**Texte du document**.
>>>
L’équilibre du Proche-Orient a été
entièrement modifié au cours des derniers mois. Tout d’abord,
les capacités et les positions de plusieurs acteurs ont changé.
Les
forces armées israéliennes, qui avaient enchaîné victoire sur
victoire durant des décennies, ne sont plus capables de
maîtriser le terrain. Au cours de leur offensive contre le Liban
(2006), puis contre Gaza (2008), elle ont montré qu’elles ont
accru leur puissance de destruction, mais qu’elles ne
parviennent plus à atteindre les objectifs qu’elles se fixent,
en l’occurrence détruire le Hezbollah et le Hamas.
En outre, leur arsenal, alimenté autant que de besoin par les
Etats-Unis, ne garantit plus leur domination. Leurs chars sont
devenus vulnérables aux RPG russes, alors qu’ils formaient
l’outil central de leur blitzkrieg. Leur marine est
menacée par les missiles sol-mer livrés par la Chine au
Hezbollah et désormais dotés des système anti-brouillage qui
leur manquaient en 2006. Enfin, leur domination aérienne ne
résistera pas longtemps à la prolifération des S-300 russes, en
cours de livraison dans la région.
La
quasi-indépendance du Kurdistan irakien organisée par les
Etats-Unis, le développement économique de ce quasi-Etat sous
tutelle israélienne, et le soutien trop visible des USA aux
séparatistes kurdes du PKK ont contraint les militaires turcs à
un revirement complet. L’Alliance atlantique n’apparaît plus
comme la garante de l’intégrité territoriale turque et Israël
devient un ennemi.
Si Ankara veille à ménager Washington, le ton n’a cessé de
monter avec Tel-Aviv depuis l’algarade opposant Recip Erdogan à
Shimon Peres Davos, à l’incident diplomatique relatif à la série
télévisée La Vallée des loups.
Le
chaos irakien et la création du quasi-Etat du Kurdistan ont
contraint les Etats riverains à se concerter pour se protéger de
la contamination. D’autant que Washington a tenté de les
déstabiliser tous pour les tenir à l’écart du jeu irakien. Ainsi
les Etats-Unis et Israël ont soutenu en sous-main les
séparatistes kurdes de Turquie (PKK), ceux d’Iran (Pejak) et
ceux de Syrie.
<<<
**Données enregistrées**.
>>>
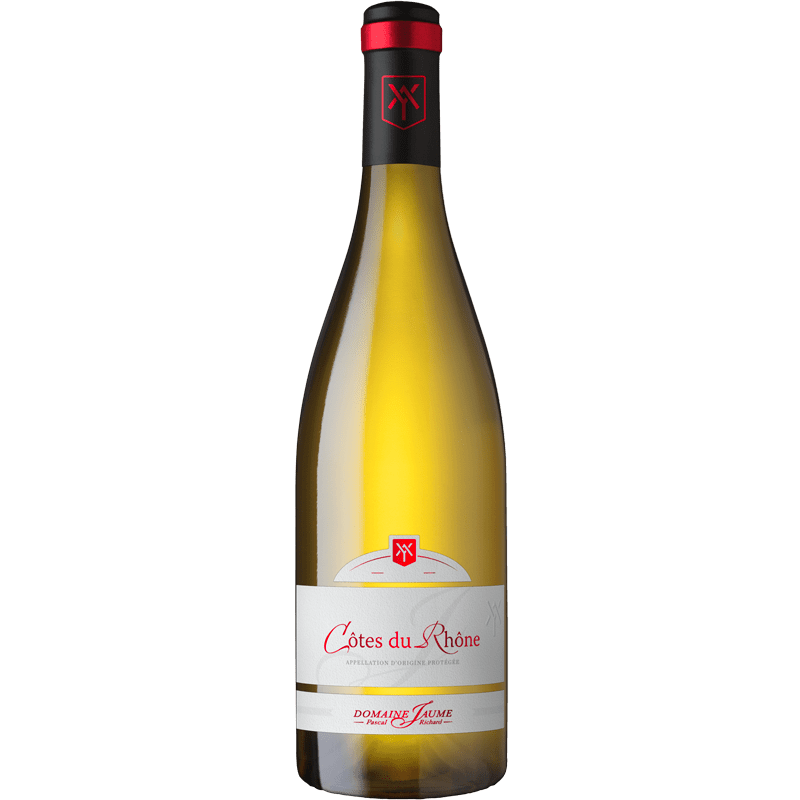 Domaine JAUME 2023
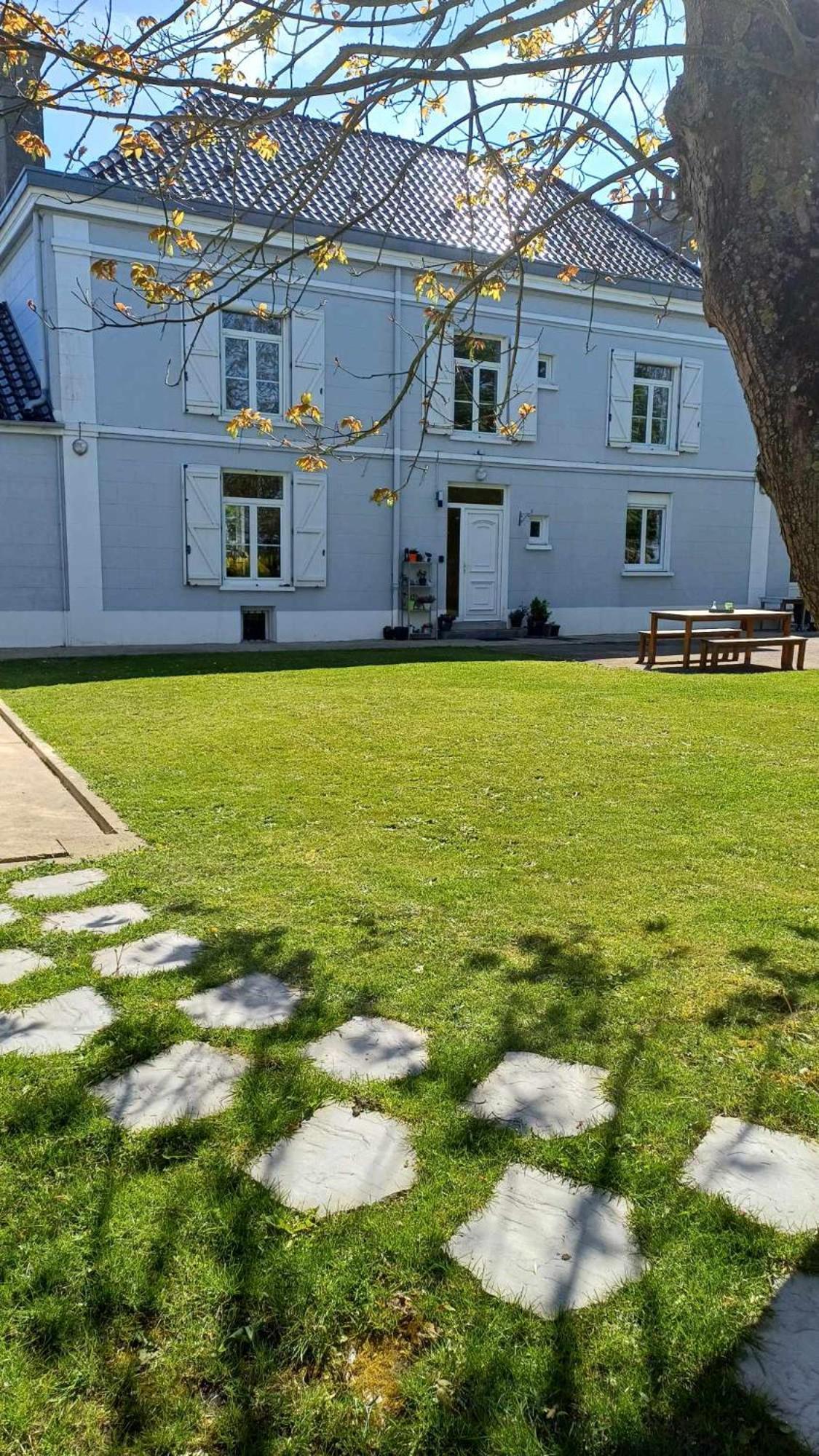 La Carte Postale Bed & Breakfast *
<<<
**Consigne de travail 1**.
Dites si chacune des affirmations suivantes concorde avec le texte sur le Proche-Orient, en répondant par oui ou par non et en citant exactement les mots du texte qui tranchent. (a) Les missiles sol-mer du Hezbollah lui ont été livrés par la Chine. (b) La livraison des S-300 russes dans la région est déjà achevée. (c) Les Etats-Unis et Israël ont soutenu le Pejak, groupe séparatiste kurde d’Iran.
**Consigne de travail 2**.
Recopiez le passage du texte sur le Proche-Orient compris entre « L’équilibre du Proche-Orient » et « acteurs ont changé. » inclus, en remplaçant « acteurs » par « protagonistes ».
**Consigne de travail 3**.
Réécrivez plus brièvement, sous forme de liste, le paragraphe du texte sur le Proche-Orient qui commence par « La quasi-indépendance du Kurdistan irakien », en conservant ses faits principaux.
Le matériel fourni n’est pas nécessaire ici.

**Zone de réponse 1**.
(a) Oui : « les missiles sol-mer livrés par la Chine au Hezbollah ».
(b) Non : « en cours de livraison dans la région ».
(c) Oui : « les Etats-Unis et Israël ont soutenu en sous-main les séparatistes kurdes de Turquie (PKK), ceux d’Iran (Pejak) ».

**Zone de réponse 2**.
L’équilibre du Proche-Orient a été
entièrement modifié au cours des derniers mois. Tout d’abord,
les capacités et les positions de plusieurs protagonistes ont changé.

**Zone de réponse 3**.
- Les Etats-Unis ont organisé la quasi-indépendance du Kurdistan irakien.
- Ce quasi-Etat se développe économiquement sous tutelle israélienne.
- Les USA soutiennent trop visiblement les séparatistes kurdes du PKK.
- Ces facteurs ont contraint les militaires turcs à un revirement complet.
- L’Alliance atlantique n’apparaît plus comme la garante de l’intégrité territoriale turque.
- Israël devient un ennemi.